- _Extrait du document_:
((

CA Paris, 4e ch. A, 11 mai 1994, n° 92-011843

PARIS

Arrêt

PARTIES

Demandeur :

American Institute of Physics (Association), American Physical Society, Barschall(Association)

Défendeur :

Gordon and Breach Science Publishers Inc. (Sté), Gordon and Breach Science Publishers (SA), Overseas Publishers Association BV (Sté), Harwood Academic Publishers GmbH (Sté), STBS ltd (Sté)

COMPOSITION DE LA JURIDICTION

Président :

M. Gouge

Conseillers :

Mme Mandel, M. Brunet

Avocats :

Mes Gaillot, Dellecker

TGI Paris, 3e ch., 1re sect., du 27 nov.…

27 novembre 1991

Dans des circonstances suffisamment exposées par les premiers juges les sociétés Gordon and Breach Science Publishers, de New-York, Londres et Montreux, Harwood Academic Publishers, STBS et Overseas Publishers Association, ci-après le Groupe Gordon, se plaignant d'agissements de concurrence déloyale, dénigrement, publicité comparative illicite, dont il se disait victime à la suite de la publication d'articles dont M. Barschall est l'auteur dans les revues " Physics Today " et " Bulletin of the American Physical Society " éditées par l'American Institute of Physics et l'American Physical Society, ci-après le Groupe AIP-APS et de l'envoi de " tirés à part " de ces articles, avait attrait ce dernier devant le Tribunal de grande Instance de Paris afin d'obtenir réparation pour le préjudice qu'il disait avoir subi. Le Groupe AIPS-APS avait opposé une exception d'incompétence territoriale et subsidiairement conclu au mal fondé de la demande.

))

- _Consigne_:
Reproduisez tel quel le passage de l'arrêt qui s'ouvre sur les mots « Gordon and Breach Science Publishers Inc. » et se clôt sur « STBS ltd (Sté) ». Les items présentés ensuite ne jouent aucun rôle ici.

Questions spatiales sur des scènes
((

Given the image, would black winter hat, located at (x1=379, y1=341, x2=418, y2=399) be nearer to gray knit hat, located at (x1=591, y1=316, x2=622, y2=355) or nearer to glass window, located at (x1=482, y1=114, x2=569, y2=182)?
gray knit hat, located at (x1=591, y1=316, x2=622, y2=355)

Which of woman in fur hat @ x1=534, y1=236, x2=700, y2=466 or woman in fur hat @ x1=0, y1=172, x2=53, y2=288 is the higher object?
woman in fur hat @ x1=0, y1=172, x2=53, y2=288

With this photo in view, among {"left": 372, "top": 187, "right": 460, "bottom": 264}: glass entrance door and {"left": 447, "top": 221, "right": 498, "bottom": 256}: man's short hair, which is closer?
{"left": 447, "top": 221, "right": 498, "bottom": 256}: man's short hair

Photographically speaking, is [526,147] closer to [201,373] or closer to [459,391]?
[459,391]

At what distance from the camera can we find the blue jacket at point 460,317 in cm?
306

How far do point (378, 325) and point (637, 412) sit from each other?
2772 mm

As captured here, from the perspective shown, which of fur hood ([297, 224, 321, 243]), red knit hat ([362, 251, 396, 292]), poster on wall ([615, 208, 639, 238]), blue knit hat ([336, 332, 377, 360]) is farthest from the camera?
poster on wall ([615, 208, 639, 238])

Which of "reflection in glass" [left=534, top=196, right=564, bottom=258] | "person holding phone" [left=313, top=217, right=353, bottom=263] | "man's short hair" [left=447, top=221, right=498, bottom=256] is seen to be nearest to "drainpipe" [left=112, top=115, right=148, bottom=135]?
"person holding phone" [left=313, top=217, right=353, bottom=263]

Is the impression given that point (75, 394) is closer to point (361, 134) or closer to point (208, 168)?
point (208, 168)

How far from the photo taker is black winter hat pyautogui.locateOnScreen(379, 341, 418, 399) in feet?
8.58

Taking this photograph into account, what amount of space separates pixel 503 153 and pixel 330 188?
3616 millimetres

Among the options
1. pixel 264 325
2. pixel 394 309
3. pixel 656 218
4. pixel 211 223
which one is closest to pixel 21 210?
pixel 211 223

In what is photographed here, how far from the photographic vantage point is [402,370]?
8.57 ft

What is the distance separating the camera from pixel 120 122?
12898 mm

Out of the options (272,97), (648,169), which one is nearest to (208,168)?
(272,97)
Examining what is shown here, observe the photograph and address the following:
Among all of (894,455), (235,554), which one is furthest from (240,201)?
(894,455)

))

- _Solution_:
Gordon and Breach Science Publishers Inc. (Sté), Gordon and Breach Science Publishers (SA), Overseas Publishers Association BV (Sté), Harwood Academic Publishers GmbH (Sté), STBS ltd (Sté)